V. Conformations of Cyclohexane and Substituted Cyclohexanes.

 

A. Cyclohexane Conformational analysis.

         1. [2 pts] Draw the conformational structure of the conformation of cyclohexane which represents the energy minimum. Show clearly on your structure and label the axial and equatorial carbon-hydrogen bonds (all of them).

 

 

            2. [3 pts] How much strain is present in this conformation of cyclohexane? Explain your answer in detail, with reference to both types of strain which are typically present in cycloalkanes.

 

q      Zero strain.

q      There is no torsional strain because all of the C-H and C-C bonds are staggered.

q      There is no angle strain because all of the C-C-C angles are 109.5 degrees.

 

            3. [1 pt] Draw the structure of this energy minimum conformation again and then show (connected by a equilibrium arrows) the structure which would result upon “ring flip”. (Do not show the detailed conformational path at this point, but just the final ring flip structure.

 

            4. [2 pts] Draw and name the structure of the global energy maximum on the ring flip path, and indicate its energy relative to the minimum energy structure.
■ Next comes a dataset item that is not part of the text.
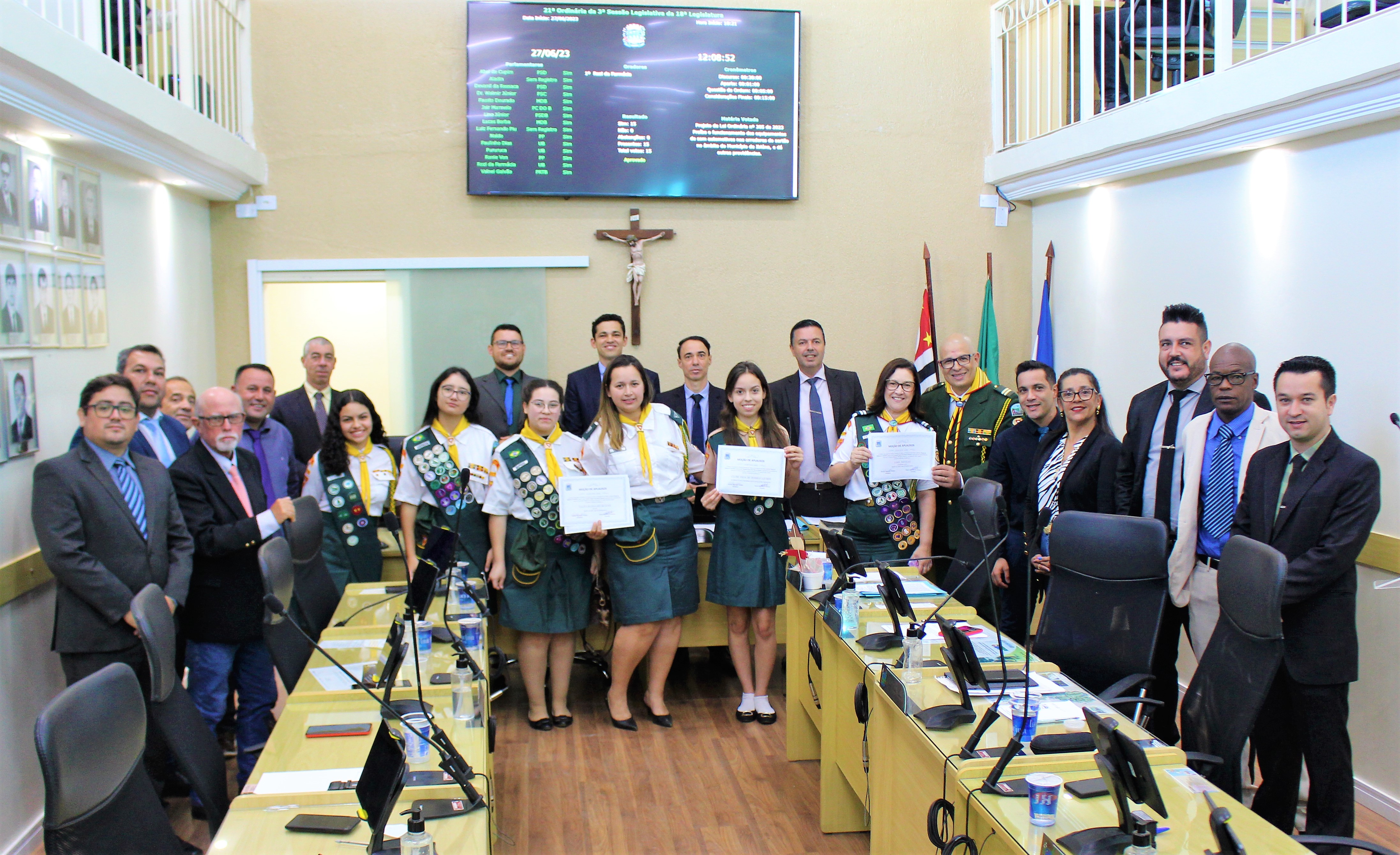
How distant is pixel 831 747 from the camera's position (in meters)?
3.39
What is the importance of this structure?

q      This is the “half chair” conformation.

q      Its energy is 10 kcal/mol greater than that of the chair

q      The importance is that this is the highest point on the ring flip path and determines the activation energy and therefore the rate of the flip.

 

B. Monosubstituted Cyclohexanes.

1.    [3 pts] Draw the conformational structure of the conformation of methylcyclohexane which is of lowest energy and show the structure which results upon ring flip. Provide the names and relative energies of these two structures.

 

 

2. [2 pts] Using a depiction to assist in clarifying your answer, explain which structure is the global minimum, what type of strain is present in the less stable conformation, and the basis for the strain.

q      As noted, the equatorial conformation is more stable.

q      The axial conformation has steric strain or diaxial strain. Alternatively, it can be described as the equivalent of two gauche butane interactions.

q      This arises from the hydrogens of the methyl group repulsing each of the other two axial hydrogens on the same same of the generalized plane.

 

 

 

C. Disubstituted Cyclohexanes.

            1. [1 pt each = 6  pts] Provide complete IUPAC names for and specify quantitatively how much strain is present in each of the following disubstituted cyclohexanes and indicate what type of strain it is. Which of the three structures is the most thermodynamically stable?

 

q      The first structure has one axial methyl group, so it has 1.8 kcal/mol of 1,3-diaxial strain.

q      The second structure has no axial methyls, but the two methyl groups are gauche to one another. It has 0.9 kcal/mol of gauche butane strain.

q      The third structure has no axial methyl groups and NO strain at  all.

q      The third structure is the most stable.

 

2.    [1 pt] Draw the ring flip conformer of the third (last) structure and comment on its thermodynamic stability?

 

q      This second conformer is highly unstable. It has an axial methyl interacting (not with an axial hydrogen, but) with an axial methyl group. The steric repulsions are very large!